● Extract
——————

The courts’ expansive interpretation of qualified immunity has for all intents and purposes turned the doctrine into absolute immunity, even in the most egregious cases where the illegality of government officials’ conduct should be obvious. For instance, the U.S. Court of Appeals for the Fifth Circuit ruled earlier this year that two officers who tased a man soaked in gasoline, setting him on fire and killing him, were entitled to qualified immunity — even though the man was in the midst of mental health crisis and the officers were warned that using their tasers could ignite the gasoline.

As last week’s ruling in favor of Mr. Janny highlights, however, all hope is not lost. The officer who revoked Mr. Janny’s parole because he failed to take part in worship services, Bible studies, and religious counseling will not be shielded from accountability by qualified immunity if Mr. Janny proves his allegations at trial. And last month, the same court found that qualified immunity does not prevent a Native American prisoner from pursuing his claims that officials denied him religious tobacco use and access to worship services for up to 30 days. The court held that both rights were clearly established under the law.

Moreover, Colorado, where Mr. Janny’s ordeal occurred, passed a law last year limiting the influence of qualified immunity in state courts. Lawmakers in a number of other states are considering similar legislation. And we support legislation introduced earlier this year by members of Congress to end qualified immunity.

——————

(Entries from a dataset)
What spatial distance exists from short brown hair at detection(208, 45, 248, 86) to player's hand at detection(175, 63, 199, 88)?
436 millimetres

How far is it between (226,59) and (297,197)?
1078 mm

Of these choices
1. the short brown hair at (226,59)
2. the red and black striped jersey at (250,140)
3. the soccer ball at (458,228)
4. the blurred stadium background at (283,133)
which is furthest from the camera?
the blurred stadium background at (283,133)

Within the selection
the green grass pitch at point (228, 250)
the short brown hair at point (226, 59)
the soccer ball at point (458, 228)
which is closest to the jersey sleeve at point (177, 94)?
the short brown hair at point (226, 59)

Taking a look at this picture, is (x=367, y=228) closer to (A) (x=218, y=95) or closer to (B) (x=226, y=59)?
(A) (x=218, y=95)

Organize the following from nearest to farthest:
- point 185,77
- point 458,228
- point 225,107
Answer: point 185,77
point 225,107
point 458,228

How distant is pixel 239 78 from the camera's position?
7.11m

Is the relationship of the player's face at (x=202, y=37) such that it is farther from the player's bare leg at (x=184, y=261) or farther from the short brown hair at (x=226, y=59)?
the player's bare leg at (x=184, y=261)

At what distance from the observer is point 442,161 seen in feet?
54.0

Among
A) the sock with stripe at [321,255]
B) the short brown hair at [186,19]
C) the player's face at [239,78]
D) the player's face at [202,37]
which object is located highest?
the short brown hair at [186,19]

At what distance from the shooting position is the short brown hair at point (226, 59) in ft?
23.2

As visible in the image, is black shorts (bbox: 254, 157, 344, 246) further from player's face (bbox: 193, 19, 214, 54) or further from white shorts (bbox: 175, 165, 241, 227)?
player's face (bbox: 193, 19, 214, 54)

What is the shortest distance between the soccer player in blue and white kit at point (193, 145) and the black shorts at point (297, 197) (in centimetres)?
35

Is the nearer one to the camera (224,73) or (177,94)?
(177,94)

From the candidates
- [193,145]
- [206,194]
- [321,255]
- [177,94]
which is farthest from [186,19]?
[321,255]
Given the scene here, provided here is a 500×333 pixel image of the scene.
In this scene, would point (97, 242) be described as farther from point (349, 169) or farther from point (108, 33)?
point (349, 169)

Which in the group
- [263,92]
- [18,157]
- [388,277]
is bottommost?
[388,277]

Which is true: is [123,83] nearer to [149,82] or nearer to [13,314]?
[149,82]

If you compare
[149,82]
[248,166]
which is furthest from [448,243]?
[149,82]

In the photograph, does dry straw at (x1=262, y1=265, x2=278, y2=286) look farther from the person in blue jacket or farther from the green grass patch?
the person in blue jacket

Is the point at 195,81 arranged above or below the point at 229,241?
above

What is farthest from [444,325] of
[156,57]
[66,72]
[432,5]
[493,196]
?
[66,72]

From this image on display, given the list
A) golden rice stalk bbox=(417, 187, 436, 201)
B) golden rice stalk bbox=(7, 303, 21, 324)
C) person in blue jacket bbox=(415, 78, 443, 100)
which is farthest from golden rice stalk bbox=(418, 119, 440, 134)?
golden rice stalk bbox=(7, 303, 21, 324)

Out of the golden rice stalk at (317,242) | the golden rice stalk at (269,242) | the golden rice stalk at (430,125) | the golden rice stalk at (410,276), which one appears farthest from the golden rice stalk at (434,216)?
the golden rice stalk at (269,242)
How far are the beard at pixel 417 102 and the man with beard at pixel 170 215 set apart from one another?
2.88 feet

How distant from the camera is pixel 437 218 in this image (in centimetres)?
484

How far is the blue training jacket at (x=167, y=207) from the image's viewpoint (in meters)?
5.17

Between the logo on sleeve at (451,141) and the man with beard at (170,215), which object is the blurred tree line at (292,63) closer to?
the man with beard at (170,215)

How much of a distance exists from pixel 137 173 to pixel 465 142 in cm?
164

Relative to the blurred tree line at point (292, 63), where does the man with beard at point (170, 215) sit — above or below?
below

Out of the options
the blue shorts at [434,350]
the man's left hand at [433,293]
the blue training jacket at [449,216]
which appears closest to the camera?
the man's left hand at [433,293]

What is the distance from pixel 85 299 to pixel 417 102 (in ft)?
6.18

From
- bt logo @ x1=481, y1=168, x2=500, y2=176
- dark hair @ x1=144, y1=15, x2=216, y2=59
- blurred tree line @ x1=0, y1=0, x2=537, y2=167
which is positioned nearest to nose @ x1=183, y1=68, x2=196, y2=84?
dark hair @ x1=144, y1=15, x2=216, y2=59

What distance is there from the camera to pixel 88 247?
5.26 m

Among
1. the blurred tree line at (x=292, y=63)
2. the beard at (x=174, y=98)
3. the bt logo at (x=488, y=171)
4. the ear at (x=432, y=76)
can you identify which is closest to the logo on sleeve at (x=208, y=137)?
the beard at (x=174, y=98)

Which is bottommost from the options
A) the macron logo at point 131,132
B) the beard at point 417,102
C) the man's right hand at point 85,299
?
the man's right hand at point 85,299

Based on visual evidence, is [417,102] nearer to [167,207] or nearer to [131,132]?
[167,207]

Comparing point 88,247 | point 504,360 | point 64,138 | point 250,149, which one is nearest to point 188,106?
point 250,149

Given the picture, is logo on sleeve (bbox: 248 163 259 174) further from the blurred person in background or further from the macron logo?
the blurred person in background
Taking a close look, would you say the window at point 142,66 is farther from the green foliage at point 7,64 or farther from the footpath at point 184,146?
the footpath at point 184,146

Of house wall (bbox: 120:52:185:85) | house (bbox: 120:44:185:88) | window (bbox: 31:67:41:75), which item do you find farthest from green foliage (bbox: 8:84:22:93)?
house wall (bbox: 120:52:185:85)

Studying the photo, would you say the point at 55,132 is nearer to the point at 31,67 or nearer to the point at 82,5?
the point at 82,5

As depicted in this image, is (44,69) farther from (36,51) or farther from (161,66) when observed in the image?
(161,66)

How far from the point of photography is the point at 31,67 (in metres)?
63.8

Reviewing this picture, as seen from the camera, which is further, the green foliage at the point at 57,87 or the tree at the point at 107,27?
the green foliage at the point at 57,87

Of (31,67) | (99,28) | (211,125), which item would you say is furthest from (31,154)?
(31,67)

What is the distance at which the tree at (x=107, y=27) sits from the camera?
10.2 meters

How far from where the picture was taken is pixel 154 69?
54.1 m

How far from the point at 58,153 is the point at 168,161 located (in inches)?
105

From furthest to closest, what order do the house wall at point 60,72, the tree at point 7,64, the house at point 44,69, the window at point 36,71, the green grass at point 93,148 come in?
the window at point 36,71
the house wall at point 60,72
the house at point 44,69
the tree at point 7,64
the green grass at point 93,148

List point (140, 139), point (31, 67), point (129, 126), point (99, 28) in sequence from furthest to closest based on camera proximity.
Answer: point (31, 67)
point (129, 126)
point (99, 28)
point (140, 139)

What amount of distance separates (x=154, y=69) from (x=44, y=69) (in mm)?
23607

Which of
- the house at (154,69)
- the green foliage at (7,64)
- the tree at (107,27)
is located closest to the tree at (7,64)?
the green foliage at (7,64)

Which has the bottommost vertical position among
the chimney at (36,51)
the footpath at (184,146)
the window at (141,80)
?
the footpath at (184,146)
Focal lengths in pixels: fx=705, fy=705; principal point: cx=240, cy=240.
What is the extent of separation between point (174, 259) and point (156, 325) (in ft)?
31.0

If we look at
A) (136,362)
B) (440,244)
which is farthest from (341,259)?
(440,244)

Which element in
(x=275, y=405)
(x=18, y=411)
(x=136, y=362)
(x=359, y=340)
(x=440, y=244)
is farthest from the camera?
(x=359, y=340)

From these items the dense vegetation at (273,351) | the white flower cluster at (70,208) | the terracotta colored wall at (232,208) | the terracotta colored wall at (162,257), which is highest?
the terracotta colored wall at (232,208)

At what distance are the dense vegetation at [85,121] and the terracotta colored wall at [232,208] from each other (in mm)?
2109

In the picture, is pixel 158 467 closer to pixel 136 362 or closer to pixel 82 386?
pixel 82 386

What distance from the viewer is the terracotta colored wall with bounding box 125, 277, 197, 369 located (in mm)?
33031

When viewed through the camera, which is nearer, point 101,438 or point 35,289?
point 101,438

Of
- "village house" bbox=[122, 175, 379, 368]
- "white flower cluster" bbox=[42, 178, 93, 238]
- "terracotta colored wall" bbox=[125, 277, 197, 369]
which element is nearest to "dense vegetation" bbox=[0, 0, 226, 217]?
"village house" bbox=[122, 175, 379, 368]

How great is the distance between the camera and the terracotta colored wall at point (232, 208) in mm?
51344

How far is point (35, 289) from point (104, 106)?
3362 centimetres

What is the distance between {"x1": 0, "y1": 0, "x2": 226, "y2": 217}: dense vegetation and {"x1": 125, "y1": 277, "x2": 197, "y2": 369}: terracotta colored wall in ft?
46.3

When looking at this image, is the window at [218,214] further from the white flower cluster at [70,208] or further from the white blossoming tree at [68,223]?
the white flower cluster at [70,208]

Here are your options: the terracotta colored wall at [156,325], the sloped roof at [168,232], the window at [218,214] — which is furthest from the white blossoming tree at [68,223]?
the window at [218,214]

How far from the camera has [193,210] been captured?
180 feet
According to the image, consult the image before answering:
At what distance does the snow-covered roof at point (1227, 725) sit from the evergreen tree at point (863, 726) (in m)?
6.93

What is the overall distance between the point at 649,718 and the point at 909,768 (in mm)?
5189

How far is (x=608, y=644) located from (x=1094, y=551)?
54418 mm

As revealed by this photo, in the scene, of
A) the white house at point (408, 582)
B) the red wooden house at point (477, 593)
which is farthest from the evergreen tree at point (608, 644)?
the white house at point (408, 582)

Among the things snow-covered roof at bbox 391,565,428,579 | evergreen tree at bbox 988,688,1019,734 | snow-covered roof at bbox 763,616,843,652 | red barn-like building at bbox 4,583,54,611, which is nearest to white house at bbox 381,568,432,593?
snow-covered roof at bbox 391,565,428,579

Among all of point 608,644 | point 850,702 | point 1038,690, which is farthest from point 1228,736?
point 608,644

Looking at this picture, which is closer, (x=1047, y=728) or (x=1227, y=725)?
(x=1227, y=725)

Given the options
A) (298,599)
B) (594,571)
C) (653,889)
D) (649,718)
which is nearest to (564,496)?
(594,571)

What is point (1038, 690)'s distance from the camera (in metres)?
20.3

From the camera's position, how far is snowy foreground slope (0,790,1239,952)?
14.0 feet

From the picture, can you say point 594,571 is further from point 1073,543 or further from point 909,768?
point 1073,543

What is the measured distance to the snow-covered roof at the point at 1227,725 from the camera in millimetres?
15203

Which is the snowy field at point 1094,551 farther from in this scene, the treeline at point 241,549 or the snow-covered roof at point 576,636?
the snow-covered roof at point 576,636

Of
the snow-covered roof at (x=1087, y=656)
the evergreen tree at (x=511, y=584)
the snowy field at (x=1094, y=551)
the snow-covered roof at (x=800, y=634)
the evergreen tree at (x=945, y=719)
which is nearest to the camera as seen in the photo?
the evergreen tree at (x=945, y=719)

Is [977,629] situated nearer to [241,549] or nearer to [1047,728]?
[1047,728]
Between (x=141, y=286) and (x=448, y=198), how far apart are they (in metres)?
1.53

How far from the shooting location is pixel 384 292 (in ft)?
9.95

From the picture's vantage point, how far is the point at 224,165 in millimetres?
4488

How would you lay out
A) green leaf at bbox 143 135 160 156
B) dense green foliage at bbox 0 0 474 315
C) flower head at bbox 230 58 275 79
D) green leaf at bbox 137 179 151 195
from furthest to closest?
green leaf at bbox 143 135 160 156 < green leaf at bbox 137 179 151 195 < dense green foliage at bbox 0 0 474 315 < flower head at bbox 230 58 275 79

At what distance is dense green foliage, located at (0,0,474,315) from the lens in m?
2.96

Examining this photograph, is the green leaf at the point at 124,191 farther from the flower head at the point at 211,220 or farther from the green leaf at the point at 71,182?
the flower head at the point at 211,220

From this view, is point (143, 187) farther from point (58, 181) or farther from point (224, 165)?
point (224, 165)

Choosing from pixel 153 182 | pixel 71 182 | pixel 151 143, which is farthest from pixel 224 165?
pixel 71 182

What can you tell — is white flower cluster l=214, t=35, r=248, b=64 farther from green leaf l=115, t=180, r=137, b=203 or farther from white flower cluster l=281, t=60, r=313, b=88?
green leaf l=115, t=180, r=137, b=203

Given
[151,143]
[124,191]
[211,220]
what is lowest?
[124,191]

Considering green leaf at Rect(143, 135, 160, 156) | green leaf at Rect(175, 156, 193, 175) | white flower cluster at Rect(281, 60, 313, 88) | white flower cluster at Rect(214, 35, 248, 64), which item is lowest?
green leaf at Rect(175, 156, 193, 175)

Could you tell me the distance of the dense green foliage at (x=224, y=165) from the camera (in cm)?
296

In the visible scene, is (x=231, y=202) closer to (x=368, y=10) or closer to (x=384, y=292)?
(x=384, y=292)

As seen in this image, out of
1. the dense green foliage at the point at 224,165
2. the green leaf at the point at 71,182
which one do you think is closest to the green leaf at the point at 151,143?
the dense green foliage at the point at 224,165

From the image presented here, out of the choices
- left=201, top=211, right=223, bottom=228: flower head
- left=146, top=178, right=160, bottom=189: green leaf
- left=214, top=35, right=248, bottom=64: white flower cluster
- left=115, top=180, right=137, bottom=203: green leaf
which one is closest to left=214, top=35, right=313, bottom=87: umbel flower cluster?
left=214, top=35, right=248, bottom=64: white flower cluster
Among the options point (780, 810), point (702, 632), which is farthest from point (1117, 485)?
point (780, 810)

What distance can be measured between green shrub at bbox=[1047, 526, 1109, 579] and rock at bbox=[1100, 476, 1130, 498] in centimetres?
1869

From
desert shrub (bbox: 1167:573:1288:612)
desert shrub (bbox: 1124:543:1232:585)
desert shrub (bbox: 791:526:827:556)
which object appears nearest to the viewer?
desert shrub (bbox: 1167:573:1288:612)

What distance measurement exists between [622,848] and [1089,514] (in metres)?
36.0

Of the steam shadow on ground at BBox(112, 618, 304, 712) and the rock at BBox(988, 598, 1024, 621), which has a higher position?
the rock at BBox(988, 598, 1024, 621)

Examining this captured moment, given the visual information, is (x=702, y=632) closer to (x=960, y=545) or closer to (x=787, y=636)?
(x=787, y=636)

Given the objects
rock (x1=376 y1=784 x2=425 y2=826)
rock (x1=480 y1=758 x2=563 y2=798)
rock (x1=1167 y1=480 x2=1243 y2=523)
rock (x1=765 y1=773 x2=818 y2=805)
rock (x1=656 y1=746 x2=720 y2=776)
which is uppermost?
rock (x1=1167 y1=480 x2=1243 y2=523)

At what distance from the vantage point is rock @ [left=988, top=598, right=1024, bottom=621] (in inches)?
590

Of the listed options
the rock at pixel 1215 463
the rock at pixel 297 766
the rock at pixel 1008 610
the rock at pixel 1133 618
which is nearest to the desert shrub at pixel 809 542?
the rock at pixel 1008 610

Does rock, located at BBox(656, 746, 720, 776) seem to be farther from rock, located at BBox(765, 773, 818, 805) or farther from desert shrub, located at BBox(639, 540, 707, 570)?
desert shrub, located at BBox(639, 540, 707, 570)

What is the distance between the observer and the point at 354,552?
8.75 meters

——————

● Problems to solve
(a) Write out the stretch of the qualified immunity text that opens with "The courts’ expansive" and ends after "ignite the gasoline.", swapping "gasoline" for "fuel".
(b) Extend the qualified immunity text with a new passage that follows on from its final sentence.

● Answers to the problems
(a)
The courts’ expansive interpretation of qualified immunity has for all intents and purposes turned the doctrine into absolute immunity, even in the most egregious cases where the illegality of government officials’ conduct should be obvious. For instance, the U.S. Court of Appeals for the Fifth Circuit ruled earlier this year that two officers who tased a man soaked in fuel, setting him on fire and killing him, were entitled to qualified immunity — even though the man was in the midst of mental health crisis and the officers were warned that using their tasers could ignite the fuel.

(b)
As opposition to qualified immunity mounts, the Supreme Court may finally be taking steps toward reining it in. When the court declined to hear Mr. Baxter’s case, Justice Clarence Thomas wrote a dissenting opinion, expressing his “strong doubts” about the doctrine and urging the court to revisit it. Subsequently, the court reversed the Fifth Circuit’s qualified immunity ruling in favor of Texas correctional officers who had detained a man for six days in deplorable conditions involving human feces and sewage on the floor. The decision marked only the second time ever that the court had reversed a grant of qualified immunity even though there was no previous case law with identical facts.

Courts invented and expanded qualified immunity based on the assumption that public employees would be afraid to do their jobs if they were concerned about being sued for mistakes. But we should and must expect more from public employees. It is not asking too much for them to respect fundamental constitutional rights and to be held accountable when they violate — sometimes in egregious, violent, and deadly ways — those rights.

The ACLU will continue opposing expansive interpretations of qualified immunity in all contexts. Ultimately, we seek to end this destructive doctrine, which has denied justice to too many people. In the meantime, when it comes to religious freedom, government officials are on notice that qualified immunity will not save them if they try to coerce people into religious exercise.